BRANO DA LEGGERE:
◆ ◆ ◆ ◆ ◆

L’obbligo di verifica rinviene il proprio fondamento nella giurisprudenza relativa ai presupposti di validità ed efficacia della delega di funzioni, che impone al delegante di selezionare un soggetto dotato di tutti i requisiti di professionalità ed esperienza richiesti dalla specifica natura delle funzioni delegate .
Nella sentenza (Corte di Cassazione n. 3898/2020) è stata contestata l’omissione di verifica dell’idoneità tecnico-professionale dell’impresa, in violazione dell’art. 90, comma 9, lett. a), D.Lgs. n. 81/2008. Ecco cosa è emerso dal dettato giurisprudenziale.

Obbligo di verifica dell’idoneità: un obbligo sancito nel TUS e confermato dalla giurisprudenza


L’obbligo positivo di verifica dell’idoneità tecnico-professionale delle imprese e dei lavoratori autonomi, nei termini stabiliti dagli artt. 26, comma 1, lett. a) e 90, comma 9, lett. a), D.Lgs. n. 81/2008, funge da parametro di valutazione della condotta del committente, titolare di una posizione di garanzia nei confronti dei lavoratori dell’impresa appaltatrice in relazione agli infortuni occorsi durante l’esecuzione dell’opera.
La necessaria sussistenza in capo ai soggetti affidatari della capacità di esercitare in sicurezza la propria attività, da accertare in una fase antecedente alla stipulazione del contratto d’appalto e comunque a monte dello svolgimento dei lavori, costituisce un valido criterio per salvaguardare la salute e la sicurezza dei lavoratori occupati in cantiere, in conformità al disposto di cui all’art. 41, comma 2, Cost., e per favorire una concorrenza leale tra gli operatori economici.
In effetti, sono numerose le sentenze che muovono al committente un rimprovero in ordine alla selezione di soggetti sprovvisti dei requisiti organizzativi e tecnici richiesti dalla specifica natura dei lavori affidati in appalto.
La responsabilità del committente, sotto il profilo della culpa in eligendo, si desume talvolta dalla palese inidoneità dell’impresa appaltatrice a realizzare l’opera, talaltra dall’incapacità della medesima impresa di offrire adeguate garanzie in materia di sicurezza. A tal fine, è imprescindibile una verifica della situazione di fatto concernente l’efficacia causale della condotta del committente nel determinare l’evento e il giudizio di colpevolezza fondato sulla conoscenza o quantomeno conoscibilità dell’idoneità dell’impresa appaltatrice.

◆ ◆ ◆ ◆ ◆

ESERCIZI SCRITTI:
1 - Quale sentenza della Corte di Cassazione viene citata nel brano sulla verifica dell'idoneità tecnico-professionale?
2 - Trascrivi fedelmente la parte del brano sulla verifica dell'idoneità tecnico-professionale che comincia con "Nella sentenza (Corte" e si chiude con "dal dettato giurisprudenziale.".
3 - Riprendi il brano sulla verifica dell'idoneità tecnico-professionale e proseguilo a partire dal punto in cui termina.
I dati riportati qui sotto non sono necessari.

DATI RACCOLTI:
◆ ◆ ◆ ◆ ◆

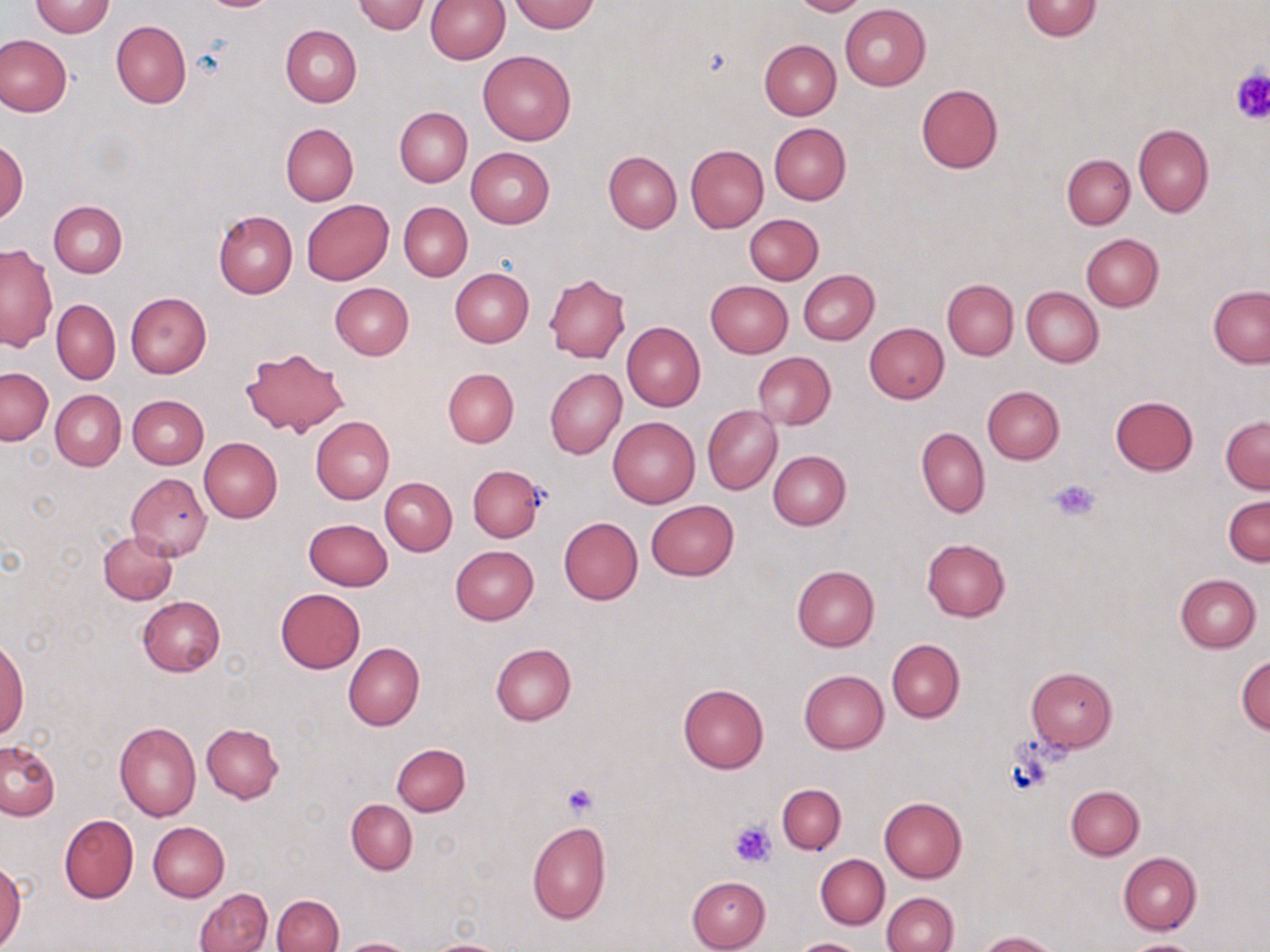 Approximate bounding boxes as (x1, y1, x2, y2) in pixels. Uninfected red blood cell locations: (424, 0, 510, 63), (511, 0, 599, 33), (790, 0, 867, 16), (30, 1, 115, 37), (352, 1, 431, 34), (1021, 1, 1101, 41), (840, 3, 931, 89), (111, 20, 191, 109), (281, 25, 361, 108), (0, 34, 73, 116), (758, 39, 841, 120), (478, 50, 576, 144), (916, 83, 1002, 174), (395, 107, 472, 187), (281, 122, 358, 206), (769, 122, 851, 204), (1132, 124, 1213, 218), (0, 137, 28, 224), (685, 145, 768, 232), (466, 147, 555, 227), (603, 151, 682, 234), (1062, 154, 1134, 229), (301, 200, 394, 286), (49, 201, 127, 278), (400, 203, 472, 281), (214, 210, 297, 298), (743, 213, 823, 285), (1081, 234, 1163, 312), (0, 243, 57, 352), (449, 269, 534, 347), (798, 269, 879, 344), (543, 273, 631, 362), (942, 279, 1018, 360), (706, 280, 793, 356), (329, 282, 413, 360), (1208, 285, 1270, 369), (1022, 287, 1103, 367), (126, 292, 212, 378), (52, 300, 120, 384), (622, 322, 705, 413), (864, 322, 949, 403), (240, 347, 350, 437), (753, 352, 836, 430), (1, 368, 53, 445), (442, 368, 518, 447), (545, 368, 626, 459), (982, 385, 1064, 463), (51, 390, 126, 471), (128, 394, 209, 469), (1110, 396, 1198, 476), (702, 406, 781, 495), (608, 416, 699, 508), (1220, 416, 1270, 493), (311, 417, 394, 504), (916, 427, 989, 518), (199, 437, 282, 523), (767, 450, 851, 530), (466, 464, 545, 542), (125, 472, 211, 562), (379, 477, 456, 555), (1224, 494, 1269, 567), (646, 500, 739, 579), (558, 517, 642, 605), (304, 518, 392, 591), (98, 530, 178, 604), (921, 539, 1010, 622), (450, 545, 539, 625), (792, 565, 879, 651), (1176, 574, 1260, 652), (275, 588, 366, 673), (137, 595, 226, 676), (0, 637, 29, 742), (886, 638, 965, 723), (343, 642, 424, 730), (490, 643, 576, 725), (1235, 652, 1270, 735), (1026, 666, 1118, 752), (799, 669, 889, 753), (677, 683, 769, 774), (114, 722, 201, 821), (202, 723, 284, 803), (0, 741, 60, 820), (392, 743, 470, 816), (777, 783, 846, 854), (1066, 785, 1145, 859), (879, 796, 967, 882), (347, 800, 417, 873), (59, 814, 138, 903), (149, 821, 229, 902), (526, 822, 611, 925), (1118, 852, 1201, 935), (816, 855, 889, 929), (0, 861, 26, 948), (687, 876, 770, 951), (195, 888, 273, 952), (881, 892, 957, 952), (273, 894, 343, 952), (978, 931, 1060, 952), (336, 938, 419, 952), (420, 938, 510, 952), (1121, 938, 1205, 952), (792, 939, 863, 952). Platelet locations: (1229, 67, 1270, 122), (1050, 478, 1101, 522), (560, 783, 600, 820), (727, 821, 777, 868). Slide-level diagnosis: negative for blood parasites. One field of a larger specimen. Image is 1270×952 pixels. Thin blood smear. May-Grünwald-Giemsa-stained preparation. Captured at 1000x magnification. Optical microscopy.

◆ ◆ ◆ ◆ ◆

SOLUZIONI:
1 - La sentenza n. 3898/2020.

2 -
Nella sentenza (Corte di Cassazione n. 3898/2020) è stata contestata l’omissione di verifica dell’idoneità tecnico-professionale dell’impresa, in violazione dell’art. 90, comma 9, lett. a), D.Lgs. n. 81/2008. Ecco cosa è emerso dal dettato giurisprudenziale.

3 -
Omissione di verifica dell’idoneità professionale quali conseguenze? la sentenza della Corte di Cassazione n. 3898/2020

La recente pronuncia Cass., sez. IV, 30 gennaio 2020, n. 3898, che si colloca nell’alveo dell’elaborazione giurisprudenziale in tema di verifica dell’idoneità tecnico-professionale dei soggetti affidatari, ha ritenuto il committente di lavori di rimozione di lastre in amianto dalla copertura di un capannone responsabile del reato di lesioni colpose in danno di un lavoratore dell’impresa esecutrice, precipitato dal tetto dell’edificio in seguito allo sfondamento di una lastra.
All’imputato è contestato di avere omesso di verificare l’idoneità tecnico-professionale dell’impresa, in violazione dell’art. 90, comma 9, lett. a), D.Lgs. n. 81/2008.
Nel confutare le argomentazioni della difesa, i giudici di legittimità hanno rilevato che la condotta ascritta al committente è consistita nello scegliere una ditta priva di qualsiasi qualificazione e con dipendenti non regolarmente assunti, al fine di conseguire un risparmio di spesa nelle operazioni di smaltimento dell’amianto, con questo illuminate giudizio: «il contesto di generale illegalità in cui egli aveva affidato i lavori e le ragioni che lo indussero a tale scelta rendono perciò ancor più riprovevole la condotta ascrittagli».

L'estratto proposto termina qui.